Lee Noble / The Herald Bulletin


Published March 05, 2007 12:33 pm - Thanks to a hefty donation from the former Madison County Prosecutor and some resourceful Web surfing by the town’s clerk treasurer, five new notebook computers are installed in five of the Chesterfield Police Department’s eight vehicles.


12:34 p.m.: Chesterfield police get wired


Lee Noble

CHESTERFIELD— The police are about to get wired.

Thanks to a hefty donation from the former Madison County Prosecutor and some resourceful Web surfing by the town’s clerk treasurer, five new notebook computers are installed in five of the Chesterfield Police Department’s eight vehicles.

Those five computers will soon be wired to the Indiana Data and Communication System (IDACS), a database Hoosier law enforcement agencies can use to run driver’s license numbers and get other records.

“We can be in Evansville and talk back here to guys in the cars. Anybody that’s connected to the system, we can talk to them,” said Chesterfield Chief of Police Jamie Kimm. “When we’re totally up and running it is going to be 100 times easier than it is now.”

The dispatchers can send an officer on a call without ever getting on the radio.
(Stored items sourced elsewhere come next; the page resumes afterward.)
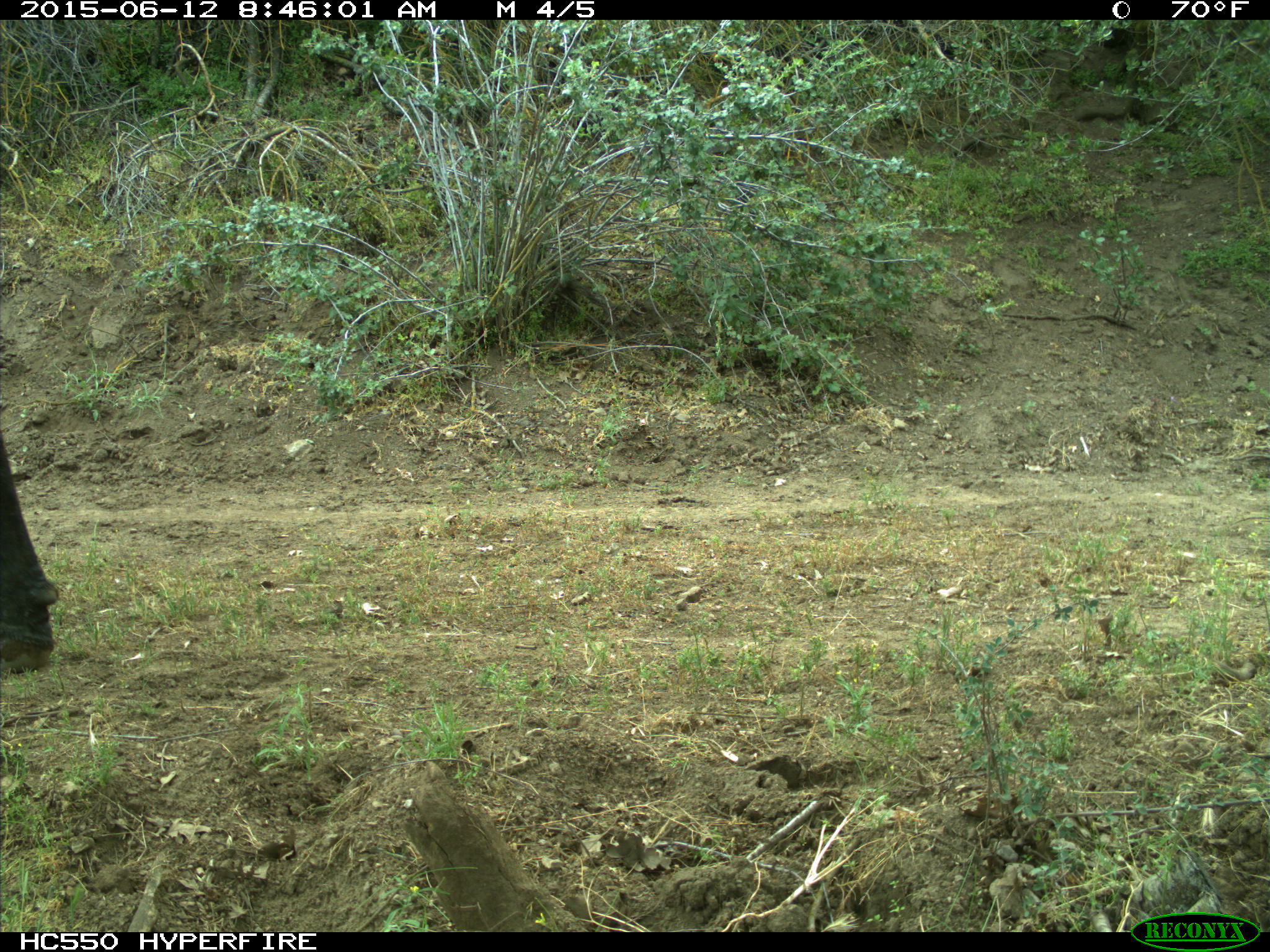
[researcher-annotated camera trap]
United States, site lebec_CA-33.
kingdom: Animalia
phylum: Chordata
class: Mammalia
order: Artiodactyla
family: Bovidae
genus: Bos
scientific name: Bos taurus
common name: domestic cow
Bos taurus (domestic cow).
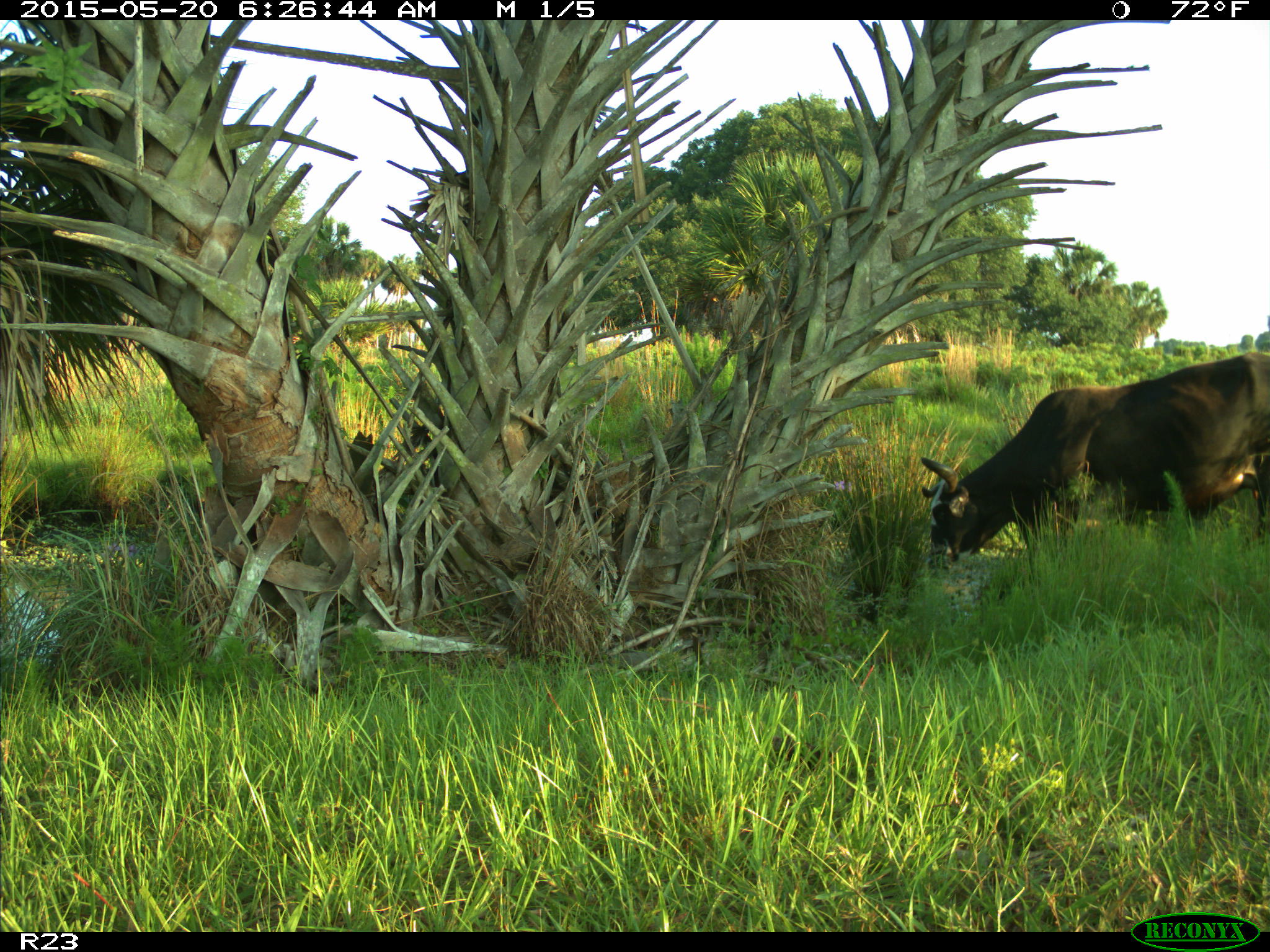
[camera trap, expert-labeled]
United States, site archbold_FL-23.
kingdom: Animalia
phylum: Chordata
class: Mammalia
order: Artiodactyla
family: Bovidae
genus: Bos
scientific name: Bos taurus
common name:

Though the system is commonplace in larger cities, it’s a big advantage many small town police forces don’t have, according to Kimm.
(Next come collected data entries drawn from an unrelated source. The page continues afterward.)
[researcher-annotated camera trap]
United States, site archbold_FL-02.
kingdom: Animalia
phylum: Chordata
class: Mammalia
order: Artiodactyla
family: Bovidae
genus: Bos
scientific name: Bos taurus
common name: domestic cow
“There’s a lot of sensitive information passed back and forth on the radio, so, as far as safety goes, it’s a big step,” Kimm said.

Before, for Chesterfield, an officer who’d just pulled over a car would have to radio dispatch, who would have to call the Madison County Sheriff’s Department, who in turn had to check the driver’s records and respond to the dispatcher, who then had to radio the officer. That could take as long as five minutes at each stage, depending on how busy each office was, according to Kimm.

Now, all that will happen at the push of a button. “When we stop a car we’ll know who that car belongs to before we even go up there,” he said.

It was especially meaningful last week when Kimm was interviewed for this story. The chief, with five full-timers and 20 reserves under him, said he saw a local newspaper’s report about an officer, formerly from Pendleton, who was shot to death during what began as a routine traffic stop in South Carolina.

The state of Indiana spent millions to set up the system, with hundreds of towers around the state transmitting information and creating a network to streamline law enforcement communication.

“We get connected to that for no cost,” Kimm said. “The state has footed the bill for the towers, the computers and everything.”

Through IDACS, an officer can send an electronic message to another officer, to the station or even another department.

“Someday the (driver’s) picture will come up. (Captain Steve Mullen) said we’ll be able to see that in the next few years, which I think is great,” Kimm said.

But getting it done is a long, slow process, according to Kimm.